Po gwałtownej burzy niebo przybrało pomarańczową barwę, zaś w powietrzu unosił się intensywny zapach siarki. Czy zaczął się właśnie koniec świata?! Jeśli tak, to jego początek ma miejsce w Paryżu, gdzie doszło do szokujących i niewytłumaczalnych zjawisk. Zaczęło się jeszcze w niedzielę wieczorem, kiedy to nad miastem przeszły gwałtowne burze, po których niebo przybrało apokaliptyczny, intensywnie pomarańczowy kolor. To nie jest zwykły zachód słońca - mówiło wielu paryżan. A najgorsze miało dopiero nadejść!

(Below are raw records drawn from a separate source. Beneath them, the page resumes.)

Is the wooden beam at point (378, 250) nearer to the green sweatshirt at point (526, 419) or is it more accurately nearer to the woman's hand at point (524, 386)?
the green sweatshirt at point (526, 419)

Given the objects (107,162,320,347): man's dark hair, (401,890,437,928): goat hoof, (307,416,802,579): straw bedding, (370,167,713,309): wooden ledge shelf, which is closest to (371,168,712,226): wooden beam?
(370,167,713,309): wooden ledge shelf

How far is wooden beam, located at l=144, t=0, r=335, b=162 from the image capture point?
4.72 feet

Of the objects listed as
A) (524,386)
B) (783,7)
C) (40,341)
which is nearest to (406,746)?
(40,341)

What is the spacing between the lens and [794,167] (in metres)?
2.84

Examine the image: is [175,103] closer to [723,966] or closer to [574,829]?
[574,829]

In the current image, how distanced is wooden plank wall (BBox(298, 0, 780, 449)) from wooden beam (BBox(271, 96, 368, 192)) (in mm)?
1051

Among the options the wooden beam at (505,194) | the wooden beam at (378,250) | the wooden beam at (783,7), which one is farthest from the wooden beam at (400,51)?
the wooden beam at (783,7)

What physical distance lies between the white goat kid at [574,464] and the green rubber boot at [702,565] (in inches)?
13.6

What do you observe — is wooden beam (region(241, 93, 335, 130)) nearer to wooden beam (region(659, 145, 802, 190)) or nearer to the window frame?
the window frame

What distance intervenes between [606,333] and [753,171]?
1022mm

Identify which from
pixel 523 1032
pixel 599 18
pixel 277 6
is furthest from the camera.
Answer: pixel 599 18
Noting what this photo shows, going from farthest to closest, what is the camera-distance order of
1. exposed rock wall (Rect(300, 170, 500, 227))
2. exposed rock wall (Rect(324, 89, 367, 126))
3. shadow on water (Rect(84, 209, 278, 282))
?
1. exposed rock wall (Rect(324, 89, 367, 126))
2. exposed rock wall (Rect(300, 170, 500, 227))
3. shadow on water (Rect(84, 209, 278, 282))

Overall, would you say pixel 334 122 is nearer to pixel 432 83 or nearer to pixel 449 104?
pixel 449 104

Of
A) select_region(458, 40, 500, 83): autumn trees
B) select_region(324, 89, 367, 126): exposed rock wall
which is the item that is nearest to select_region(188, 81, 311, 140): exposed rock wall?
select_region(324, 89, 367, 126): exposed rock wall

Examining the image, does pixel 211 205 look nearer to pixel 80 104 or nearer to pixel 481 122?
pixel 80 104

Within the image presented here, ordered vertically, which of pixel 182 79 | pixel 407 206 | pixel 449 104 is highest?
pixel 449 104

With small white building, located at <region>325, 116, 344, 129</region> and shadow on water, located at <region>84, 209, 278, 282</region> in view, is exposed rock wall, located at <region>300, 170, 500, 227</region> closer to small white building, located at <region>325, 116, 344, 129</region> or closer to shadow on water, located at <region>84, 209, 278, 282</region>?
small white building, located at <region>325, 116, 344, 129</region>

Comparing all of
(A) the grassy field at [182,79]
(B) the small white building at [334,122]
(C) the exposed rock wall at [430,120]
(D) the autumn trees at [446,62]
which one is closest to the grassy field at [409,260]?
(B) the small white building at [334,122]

Bo wraz z tajemniczymi znakami na niebie pojawił się zapach siarki. Był coraz bardziej intensywny! Unosił się w powietrzu nad Paryżem aż do poniedziałku włącznie. Przerażeni mieszkańcy wzywali służby, ale również one po dziś dzień nie wiedzą, co się dzieje. Oficjalnie władze uspokokajają: nie ma zagrożenia dla życia i zdrowia, jednak pobrano do badań próbki wody i powietrza. Wyniki mają być znane za kilka dni. A jako możliwą przyczynę niepokojących wydarzeń podawana jest... zła pogoda. Pod wpływem ulew miały sfermentować paryskie ścieki. Jednak niektórzy uważają, że wiatr przywiał skądś trującą chmurę, zaś jeszcze inni szykują się na apokalipsę!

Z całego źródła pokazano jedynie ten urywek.